- DOCUMENT EXCERPT
=======

U-code improved

This is a gentle refinement of u-code in som v.4.0. A few more immediate mode instructions are added. Two load index instructions with argument on AC are added. A bit of change of "case" format to one argument. Read the original u-code specification here. The improved u-code has 50 instructions.

The instruction set

bop    : add sub mul div band bor bxor mod
          eq ne lt le gt ge shl shr
bim    : addi subi bandi bori eqi lti lei shli shri
data   : ld st get put lit
vector : ldx/ stx/ ldy/ sty/ ldxa ldya
control: jmp jt jf jle/ case call callt ret
extra : fun/ sys inc dec not push

Total 50 instructions. The additional instructions are : shl shr bandi bori eqi lti lei ldxa ldya. The suffix / indicates the instruction with two arguments.

The ldxa ldya are added because it can shorten "putting" the result into a temporary register (called cascading). Not all the immediate mode is added. That will make the instruction set too fat. The logical one: nei, gti, gei can be emulate by the inverse. The others are rarely used: muli divi xori modi. shl and shr are added to make the instruction set complete. They have been omitted from the original u-code. ads is retired. It is used only to relocate the data segment. pusha is removed, it can be replaced by push 0 where 0 signifies that AC is the argument.

Format

one-address op:32 arg:32
two-address op:32 a:24,b:8

Semantic

v is M[fp+v]

bop v      :: AC = AC op v
bim a    :: AC = AC op a

data

lit a      :: AC = a
ld a       :: AC = M[a]
st a :: M[a] = AC
get v    :: AC = v
put v    :: v = AC

vector

ldy a,v    :: AC = M[M[a]+v]
sty a,v    :: M[M[a]+v] = AC
ldx v1,v2 :: AC = M[v1+v2]
stx v1,v2 :: M[v1+v2] = AC
ldxa v :: AC = M[v+AC]
ldya a     :: AC = M[M[a]+AC]

control

jt a     :: if AC != 0 pc = a
jf a     :: if AC == 0 pc = a
jle a,v    :: if AC <= v pc = a
call a     :: if arity(a) > 0 pusha passing the last parameter if any
               create a new activation record
ret size   :: delete current activation record
case lo; lit hi :: if lo <= AC <= hi skip 4+2*(AC-lo)

extra

inc v      :: v++, AC = v
dec v      :: v--, AC = v
push v     :: sp++, if(v == 0) M[sp] = AC else M[sp] = v
fun arity,size    a place holder for arity,size

usage

for loop

...
inc i
jle v loop

case

<index in AC>
case lo
lit hi
jmp else
jmp case1
...
jmp casen

u-code encoding

1 add sub mul div band bor bxor mod eq
10 ne lt le gt ge shl shr addi subi bandi
20 bori eqi lti lei shli shri inc dec lit sys
30 not push get put ld st ldxa ldya call ret
40 callt jmp jt jf case ldx/ stx/ ldy/ sty/ jle/
50 fun/

Comment

Upon analysing v4 vs v31 compiler (see som-v4-bm/doc/v4-vs-v31-compile.txt) many possible improvements to u-code come to mind. The first is the immediate mode. The second is to use "cascade" AC to reduce "put" (using AC as argument in some instruction). However, adding everything will make u-code unattractively large. The aim to include more instruction into u-code is to improve the performance without undue increase in complexity to the instruction set.

For "case", the previous form is correct in sense of being one instruction without any continuation so its semantic is clear. VM does not behave differently from executing other instruction. VM does not fetch any argument from the next instruction. The proposed "case":

case lo, lit hi, jump ...

is faster but its semantic is not consistent with the rest of the instruction set. It fetches the next instruction to be used in deciding the transfer of control. So, the question is, what do we prefer, clean semantic or performance?

last update 24 June 2010

=======

- DATASET EXTRACT
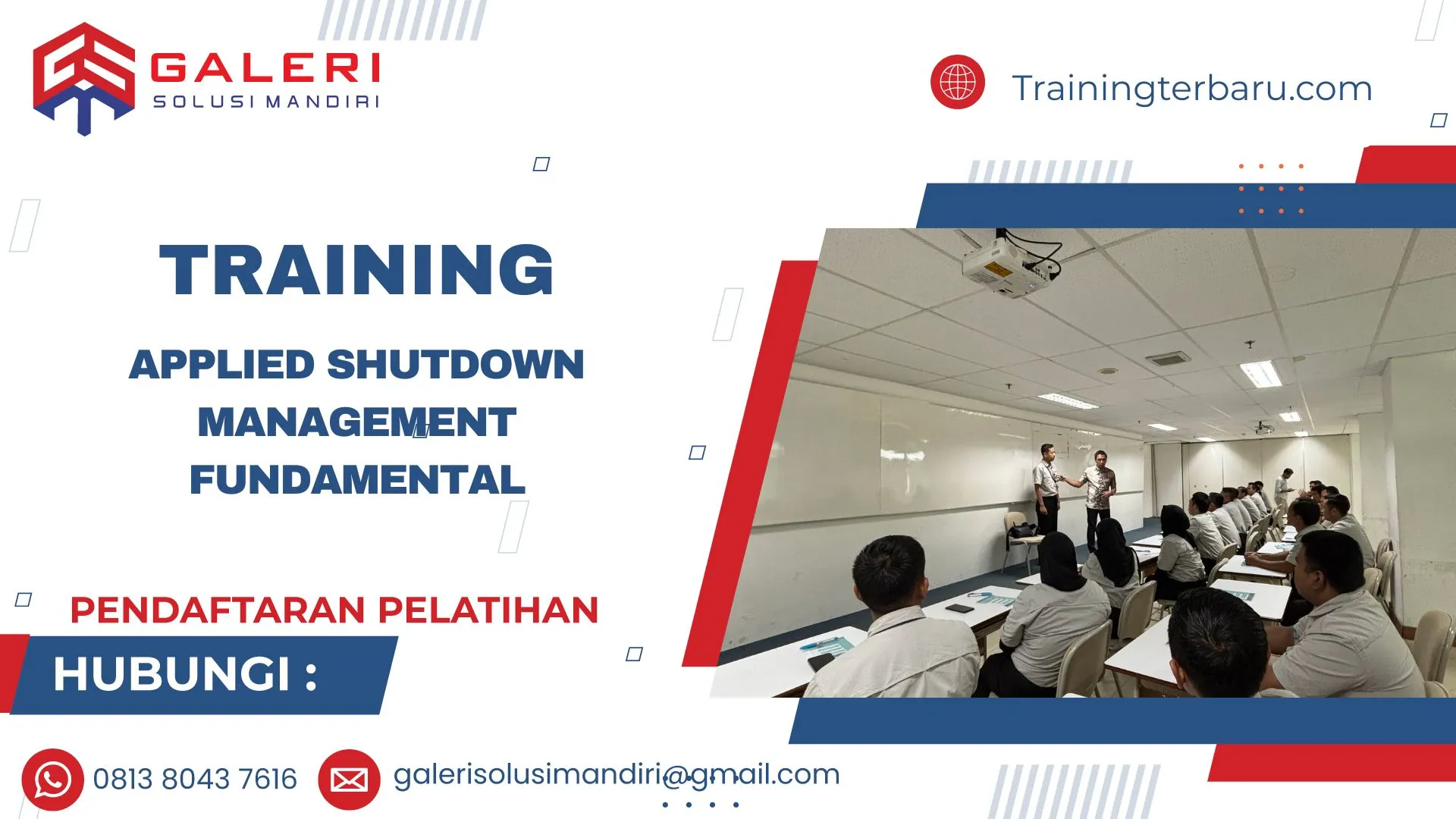 GALERI
SOLUSI MANDIRI

Trainingterbaru.com

TRAINING

APPLIED SHUTDOWN MANAGEMENT FUNDAMENTAL

PENDAFTARAN PELATIHAN

HUBUNGI :

0813 8043 7616

galerisolusimandiri@gmail.com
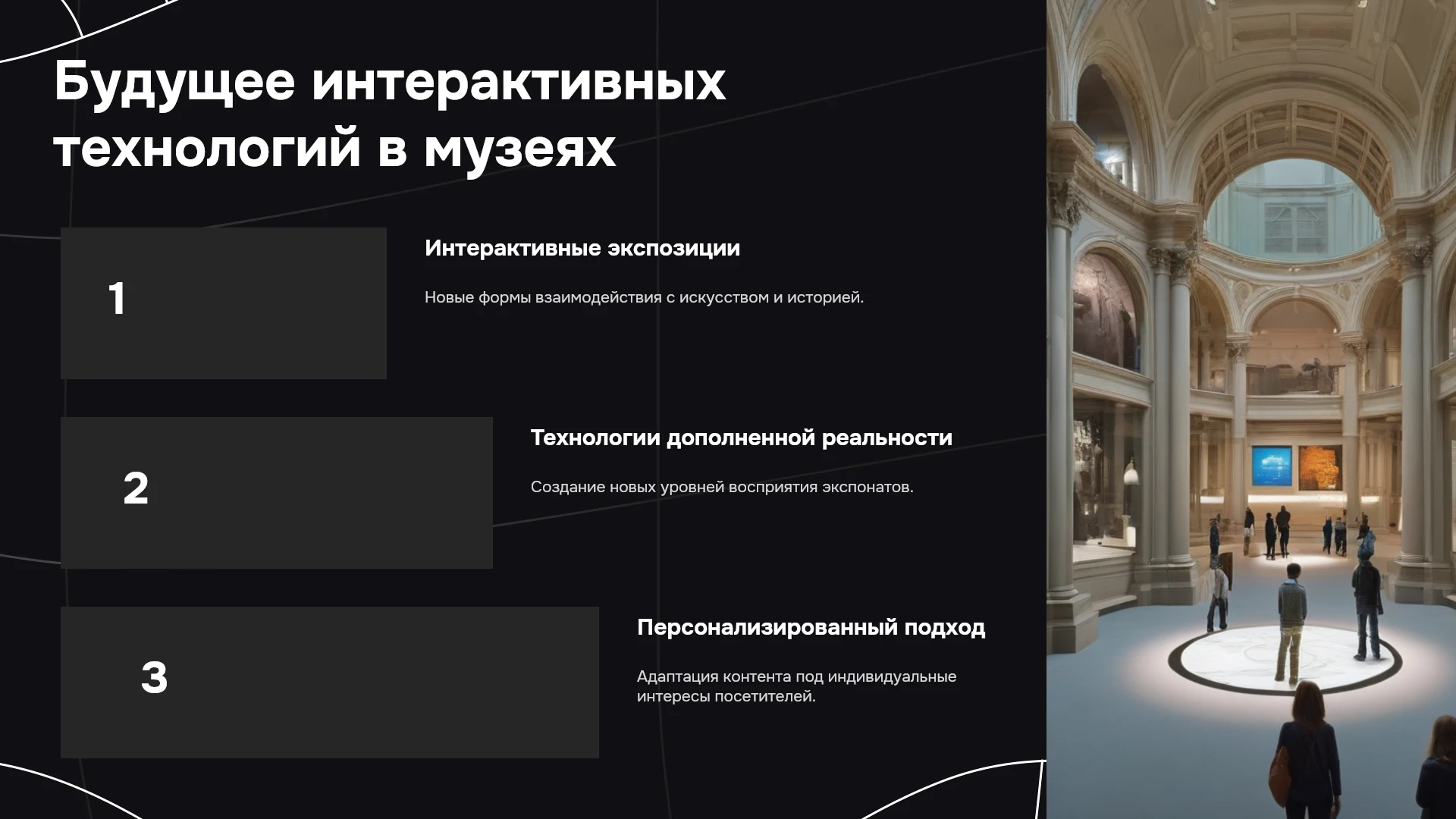 Будущее интерактивных технологий в музеях

1

Интерактивные экспозиции

Новые формы взаимодействия с искусством и историей.

2

Технологии дополненной реальности

Создание новых уровней восприятия экспонатов.

3

Персонализированный подход

Адаптация контента под индивидуальные интересы посетителей.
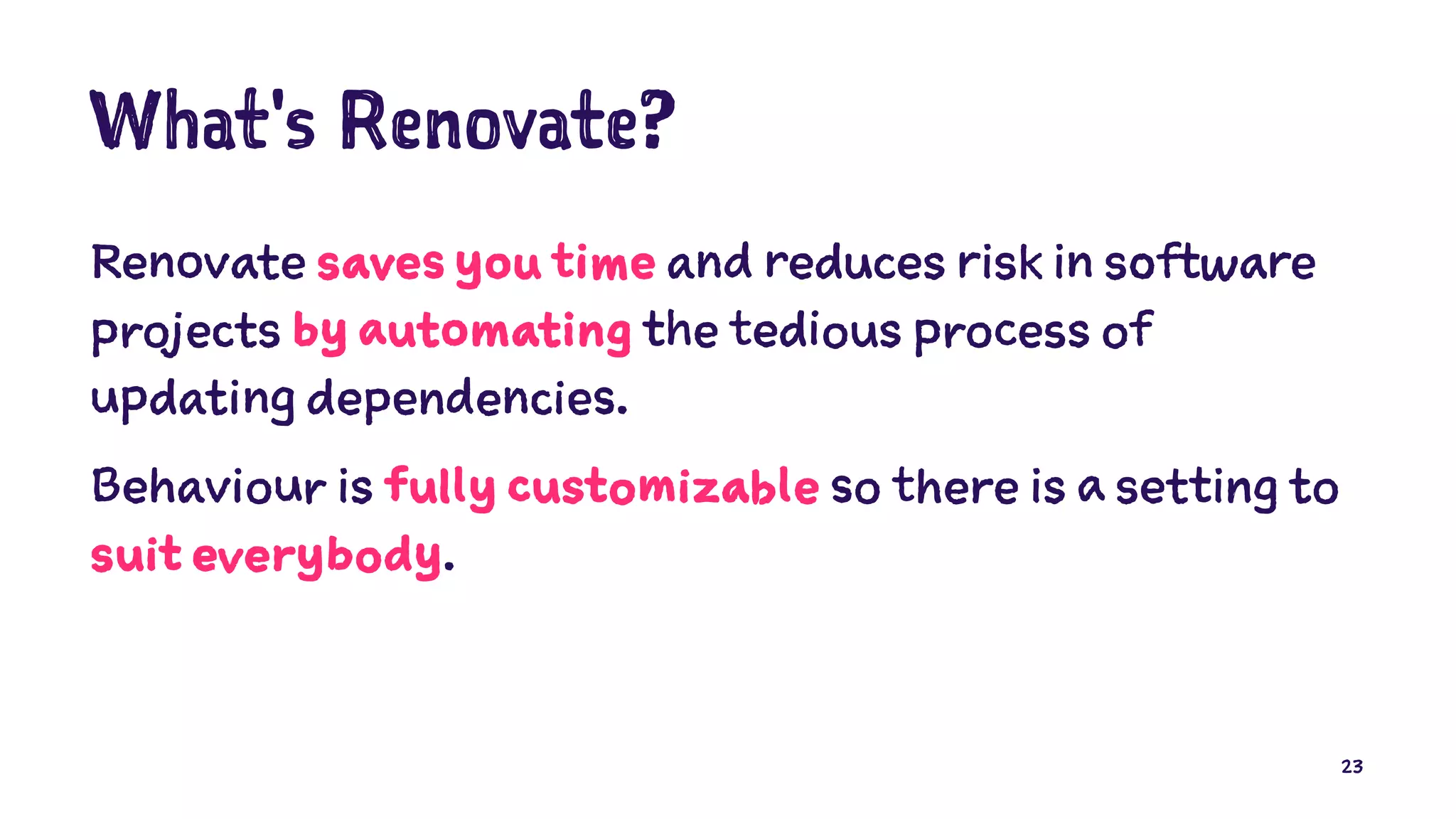 What's Renovate?

Renovate saves you time and reduces risk in software projects by automating the tedious process of updating dependencies.

Behaviour is fully customizable so there is a setting to suit everybody.

23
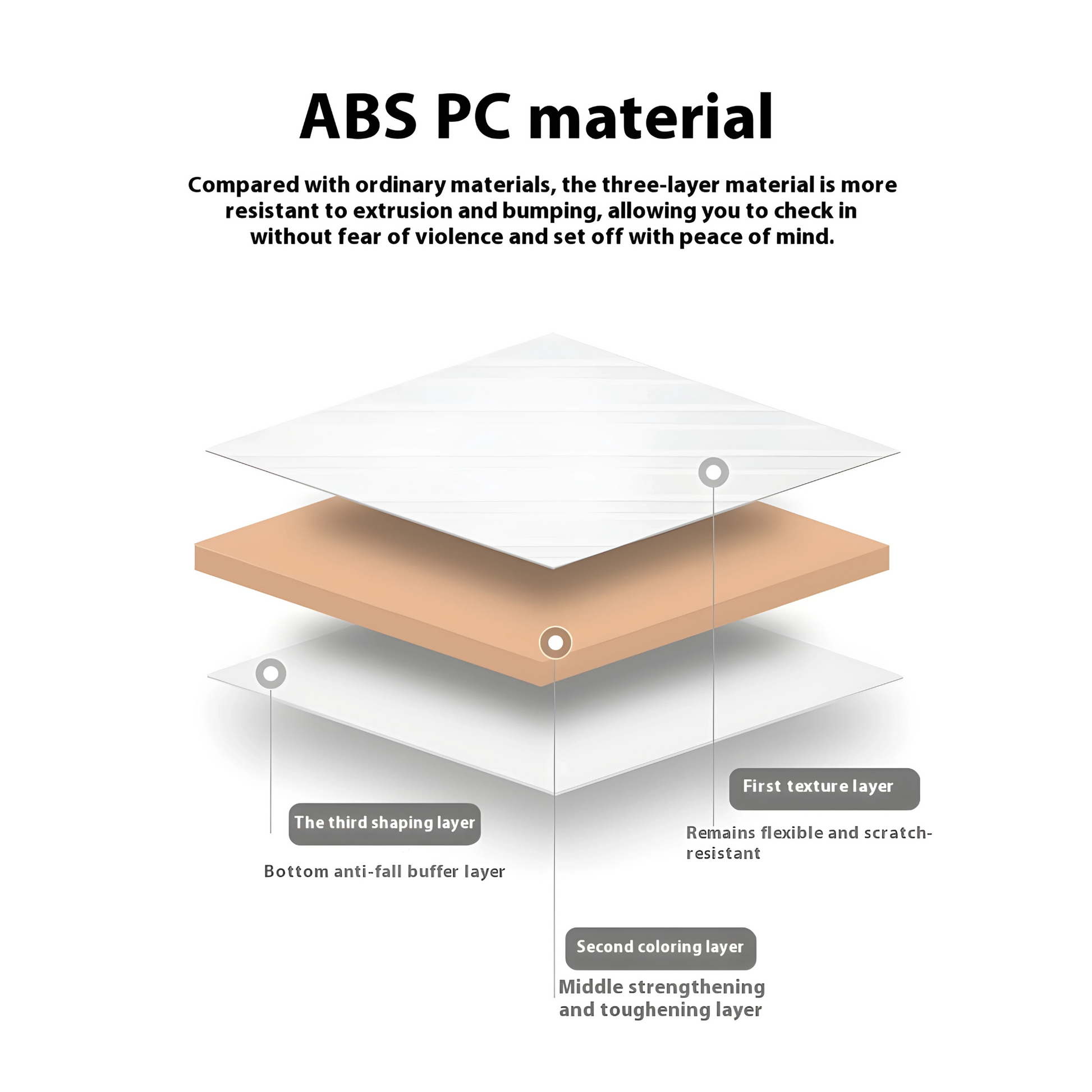 ABS PC material

Compared with ordinary materials, the three-layer material is more resistant to extrusion and bumping, allowing you to check in without fear of violence and set off with peace of mind.

First texture layer

Remains flexible and scratch-resistant

The third shaping layer

Bottom anti-fall buffer layer

Second coloring layer

Middle strengthening and toughening layer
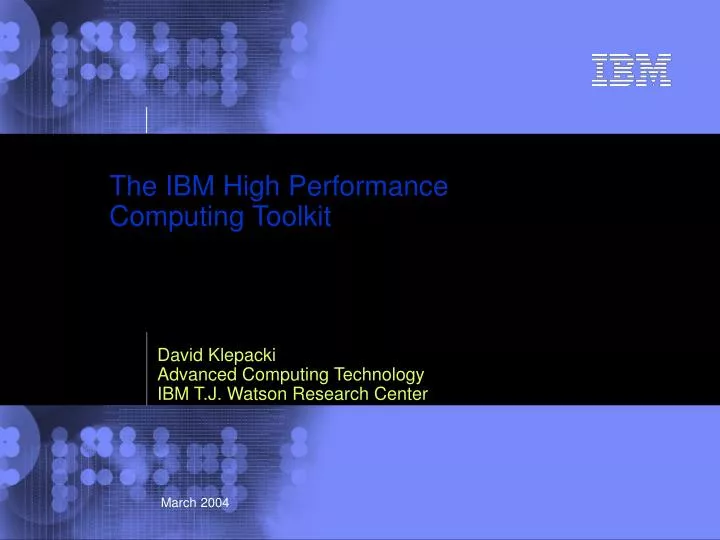 IBM

The IBM High Performance Computing Toolkit

David Klepacki
Advanced Computing Technology
IBM T.J. Watson Research Center

March 2004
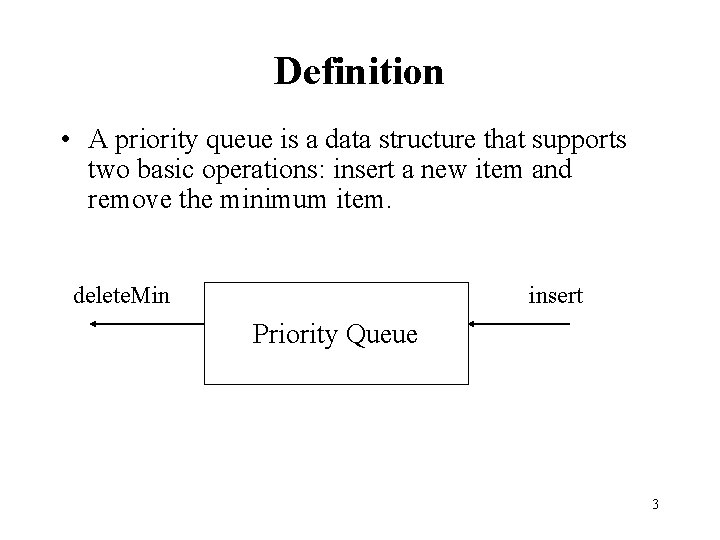 Definition

• A priority queue is a data structure that supports two basic operations: insert a new item and remove the minimum item.

deleteMin

Priority Queue

insert

3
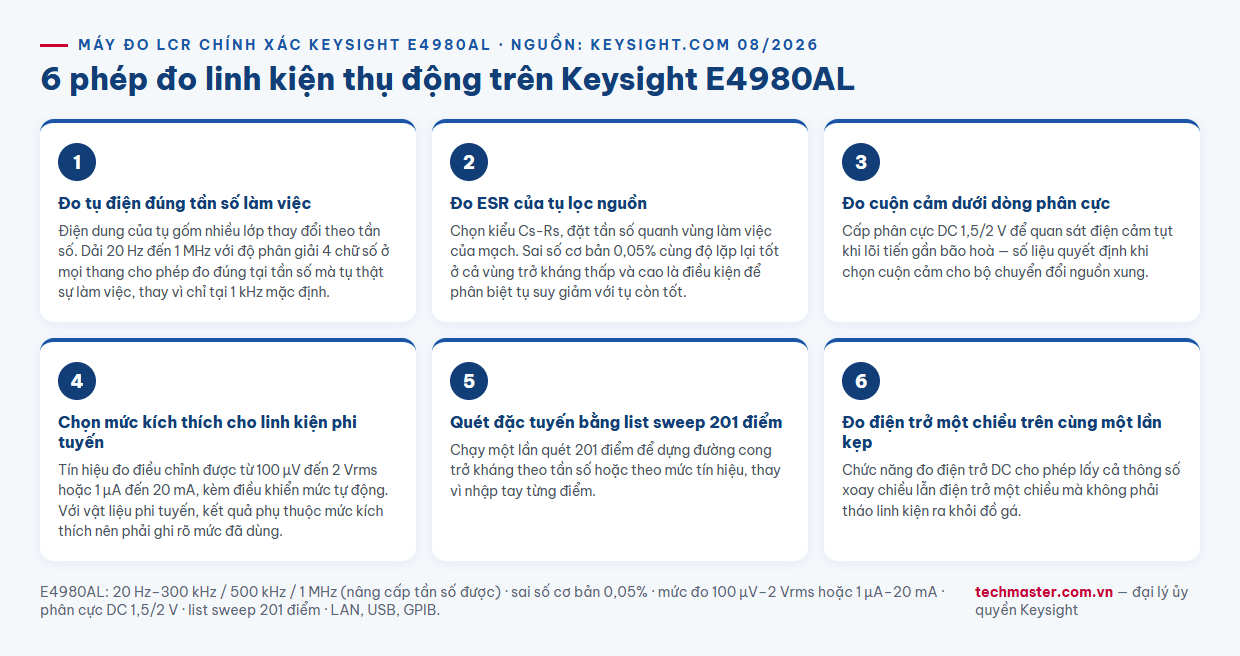 MÁY ĐO LCR CHÍNH XÁC KEYSIGHT E4980AL · NGUỒN: KEYSIGHT.COM 08/2026

6 phép đo linh kiện thụ động trên Keysight E4980AL

1

Đo tụ điện đúng tần số làm việc

Điện dung của tụ gốm nhiều lớp thay đổi theo tần số. Dải 20 Hz đến 1 MHz với độ phân giải 4 chữ số ở mọi thang cho phép đo đúng tại tần số mà tụ thật sự làm việc, thay vì chỉ tại 1 kHz mặc định.

2

Đo ESR của tụ lọc nguồn

Chọn kiểu Cs-Rs, đặt tần số quanh vùng làm việc của mạch. Sai số cơ bản 0,05% cùng độ lặp lại tốt ở cả vùng trở kháng thấp và cao là điều kiện để phân biệt tụ suy giảm với tụ còn tốt.

3

Đo cuộn cảm dưới dòng phân cực

Cấp phân cực DC 1,5/2 V để quan sát điện cảm tụt khi lõi tiến gần bão hoà — số liệu quyết định khi chọn cuộn cảm cho bộ chuyển đổi nguồn xung.

4

Chọn mức kích thích cho linh kiện phi tuyến

Tín hiệu đo điều chỉnh được từ 100 µV đến 2 Vrms hoặc 1 µA đến 20 mA, kèm điều khiển mức tự động. Với vật liệu phi tuyến, kết quả phụ thuộc mức kích thích nên phải ghi rõ mức đã dùng.

5

Quét đặc tuyến bằng list sweep 201 điểm

Chạy một lần quét 201 điểm để dựng đường cong trở kháng theo tần số hoặc theo mức tín hiệu, thay vì nhập tay từng điểm.

6

Đo điện trở một chiều trên cùng một lần kẹp

Chức năng đo điện trở DC cho phép lấy cả thông số xoay chiều lẫn điện trở một chiều mà không phải tháo linh kiện ra khỏi đồ gá.

E4980AL: 20 Hz–300 kHz / 500 kHz / 1 MHz (nâng cấp tần số được) · sai số cơ bản 0,05% · mức đo 100 µV–2 Vrms hoặc 1 µA–20 mA · phân cực DC 1,5/2 V · list sweep 201 điểm · LAN, USB, GPIB.

techmaster.com.vn — đại lý ủy quyền Keysight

=======

- ASSIGNMENT
In the page on improved u-code, which instruction is retired, and what was its only use?

- TASK SOLUTION
The ads instruction is retired; it was used only to relocate the data segment.